**The task**: Would you write out the full listing exactly, without any pictures?

**Provided data**:
____

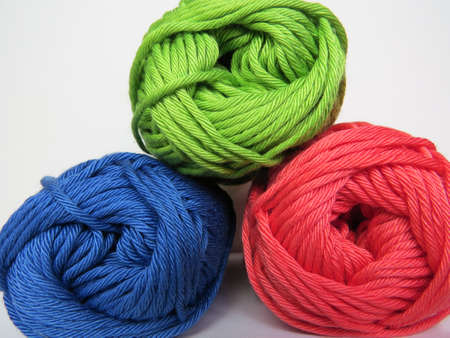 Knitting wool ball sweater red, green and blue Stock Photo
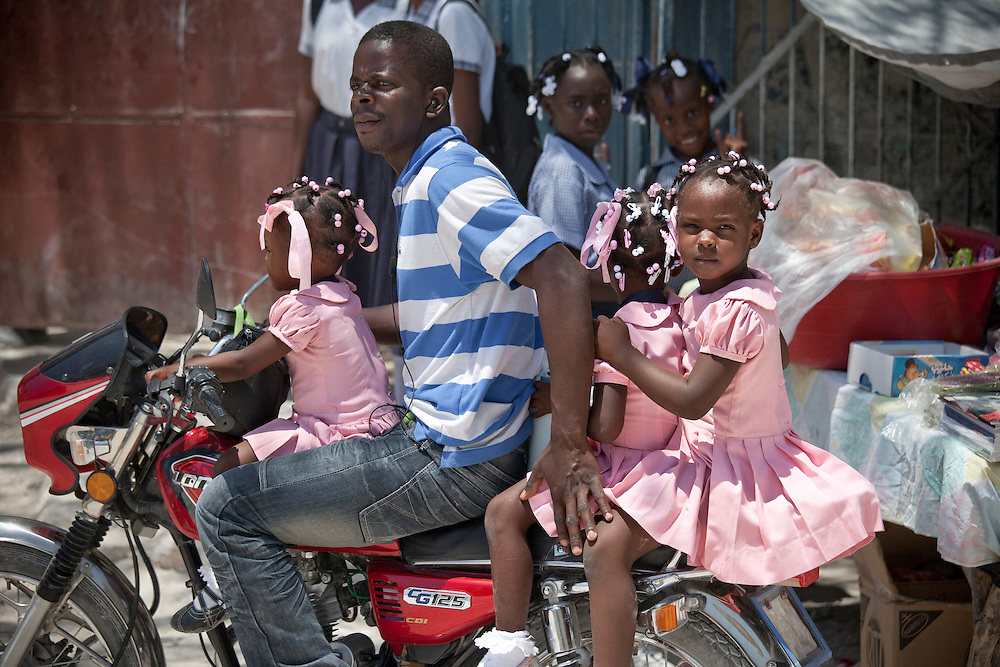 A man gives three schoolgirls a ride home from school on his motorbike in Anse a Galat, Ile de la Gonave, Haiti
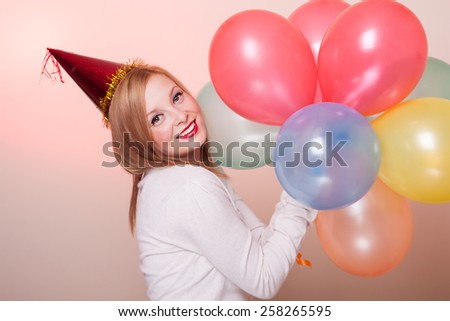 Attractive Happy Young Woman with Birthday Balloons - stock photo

____

**Expected answer**:
 Knitting wool ball sweater red, green and blue Stock Photo
 A man gives three schoolgirls a ride home from school on his motorbike in Anse a Galat, Ile de la Gonave, Haiti
 Attractive Happy Young Woman with Birthday Balloons - stock photo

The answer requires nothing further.